プロジェクトは今後、ティラピアの養殖や効率的な流通経路の開拓、干物や燻製といった水産加工など、水産業の振興も支援していく。水産局のウィリアム・ナビティ局長代理は、「単なる物資供与ではなく、時間をかけて住民たちの意識改革を進めてくれたこのプロジェクトには感銘を受けました。我々は昨年末、新たな漁業政策を策定し、そこに住民主体の資源管理の普及を盛り込みました。これは、プロジェクトが終わっても我々が活動を継続していくという決意を示しています」と語った。

もう一人、このプロジェクトに大きな影響を受けた人物がいる。
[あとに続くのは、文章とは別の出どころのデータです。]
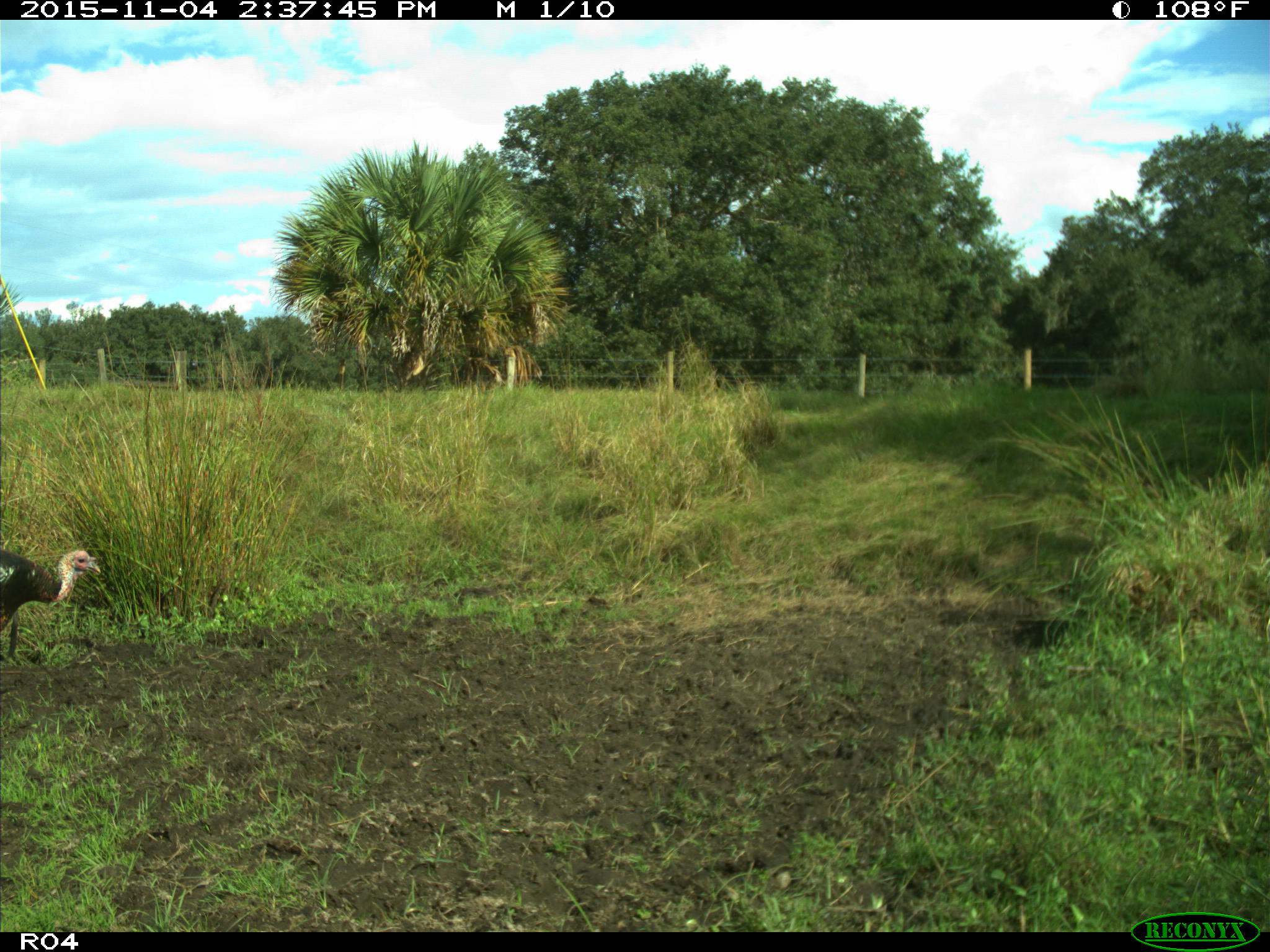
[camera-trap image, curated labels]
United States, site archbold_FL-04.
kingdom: Animalia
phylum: Chordata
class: Aves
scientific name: Aves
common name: birds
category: unidentified bird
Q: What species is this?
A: Unidentified bird (birds) (Aves).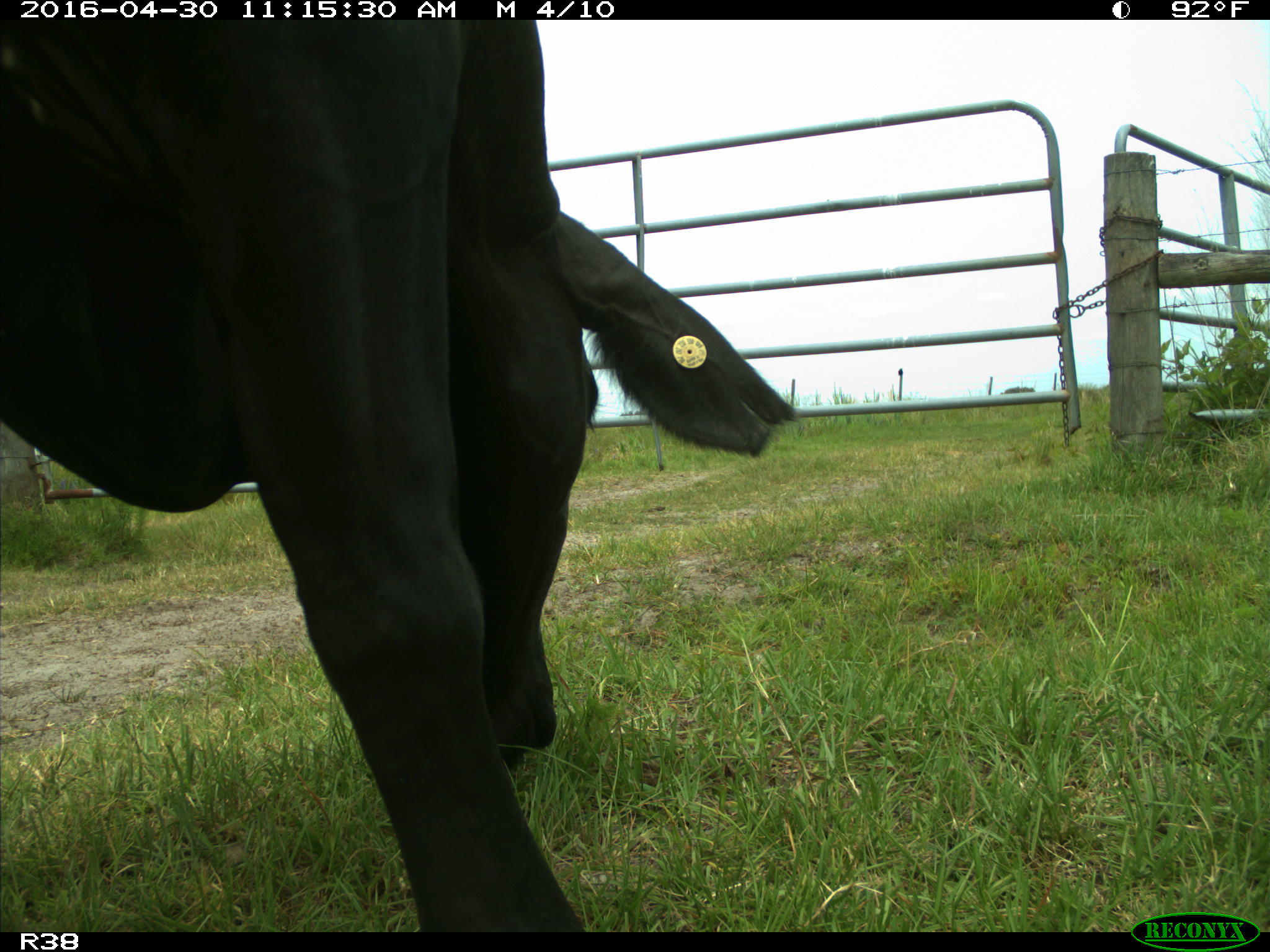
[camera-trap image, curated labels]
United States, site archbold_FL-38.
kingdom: Animalia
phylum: Chordata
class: Mammalia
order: Artiodactyla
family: Bovidae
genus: Bos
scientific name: Bos taurus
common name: domestic cow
MALFFBのベンジャミン・シン次官だ。シン次官は昨年、2030年までの国家開発計画「バヌアツ2030」の策定に携わり、この計画の柱を経済、環境、社会の3つにすることを提案した。「これまでバヌアツ政府は、増税で財政を増やすというような経済だけを見た開発計画を立てていました。環境の改善や人々の生活および社会の向上が国を発展させるという視点が欠けていたのです。私はプロジェクトを通してこの視点を学び、国全体の開発計画に生かしたいと思ったのです」と教えてくれた。

日本の意思を受け継ぎ、自らの手で自然との共生の道を探り始めたバヌアツ。彼らの経験には、隣国のソロモン諸島も注目しており、現在、新たなプロジェクトの形成に向け現地調査が行われている。大洋州の海に広がり始めた住民主体の資源管理を、日本はこれからも見守っていく。